In the past year, 61% of small and medium-sized businesses have reported at least one cyber attack. In this climate, phishing awareness plays an important role in ensuring employees remain on high-alert and understand that today’s cyberattacks no longer come exclusively by anonymous email. As this threat landscape continues to evolve, you need to know how to prepare your employees for phishing attempts.
How Does Phishing Work?
Cybercriminals are highly intelligent and engage in sophisticated attacks. They might send an email that impersonates a known brand, an associate, or leverage social engineering tactics to create a heightened sense of urgency to lead employees to click on a link or download an asset.
The links traditionally lead to a malicious website that either steals credentials or installs malicious code on a user’s device. The downloads, usually PDFs, have malicious content stored in them that installs the malware once the user opens the document.

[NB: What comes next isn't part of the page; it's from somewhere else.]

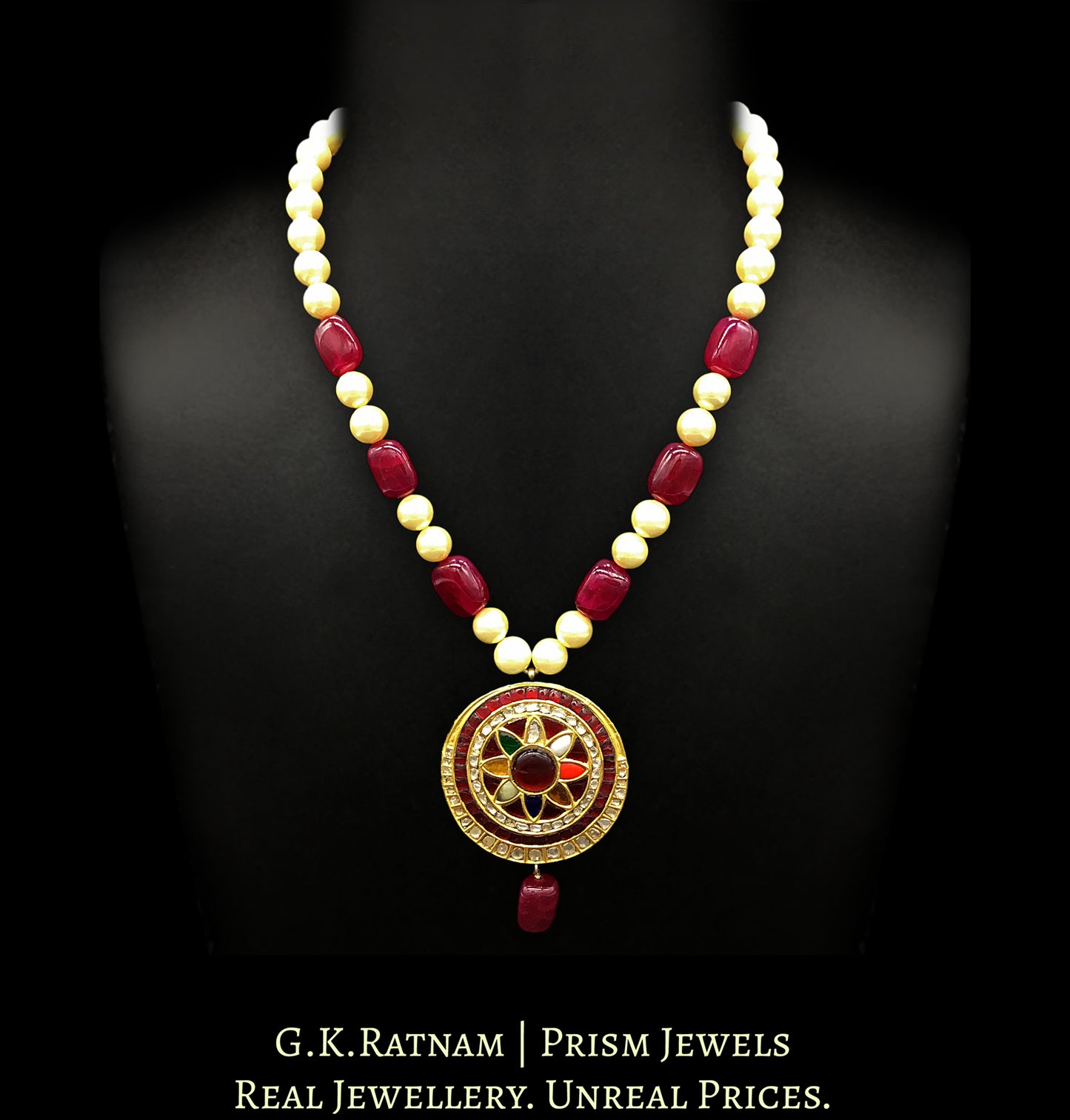 23k Gold and Diamond Polki Big Navratna Round Pendant with pearls and quartz - G. K. Ratnam
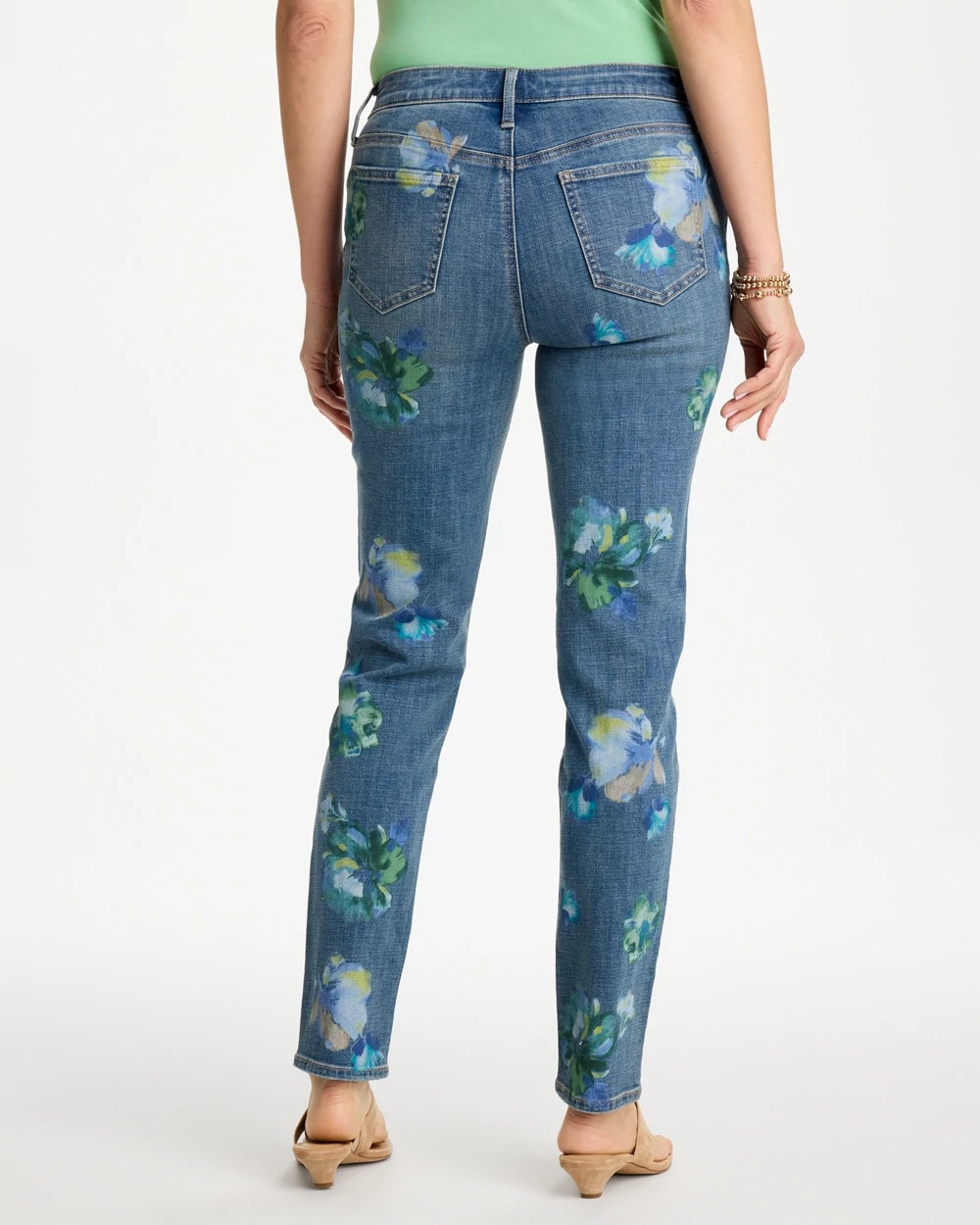 Chico's | Girlfriend Slim Floral Ankle Jeans/ Meera Indigo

What to Look for in a Phishing Email
While security professionals understand the elements of a phishing email, every employee must know when not to open an email to keep the organization protected. Whether your business engages a specialized firm to deliver customized cybersecurity training for employees, or you develop those materials and classes in-house, the training should cover the following:
- Define phishing in all of its forms, including spear-phishing, which targets specific people, and whaling, which involves those in positions of power
- Explain what happens when a phishing attack succeeds and the financial costs that incur
- Provide examples of the types of subject lines cybercriminals use to increase email open rates
- Look for clues, such as grammar or spelling errors and attempts to instill a sense of urgency
- Emails with hyperlinks embedded within the text that link to sites bearing close resemblance to legitimate sites
Did the Training Work?
Finally, you’ll want to determine if the training experience was successful with your employees. In order to do this, you’ll want to present emails and ask employees to classify them as legitimate or suspicious. Ideally, this test should require employees to circle every issue they see on paper, or click on each issue. Either way, to make it more realistic, limit the employee’s review to five to seven seconds, which is typically the time individuals spend determining whether to open an email.
To make sure cybersecurity training for employees sticks, continue to share examples of phishing emails on the IT department’s intranet site, department newsletters, or on posters in break rooms. And since cybercriminals’ tactics are ever-evolving, require employees to participate in phishing awareness training at least on an annual basis.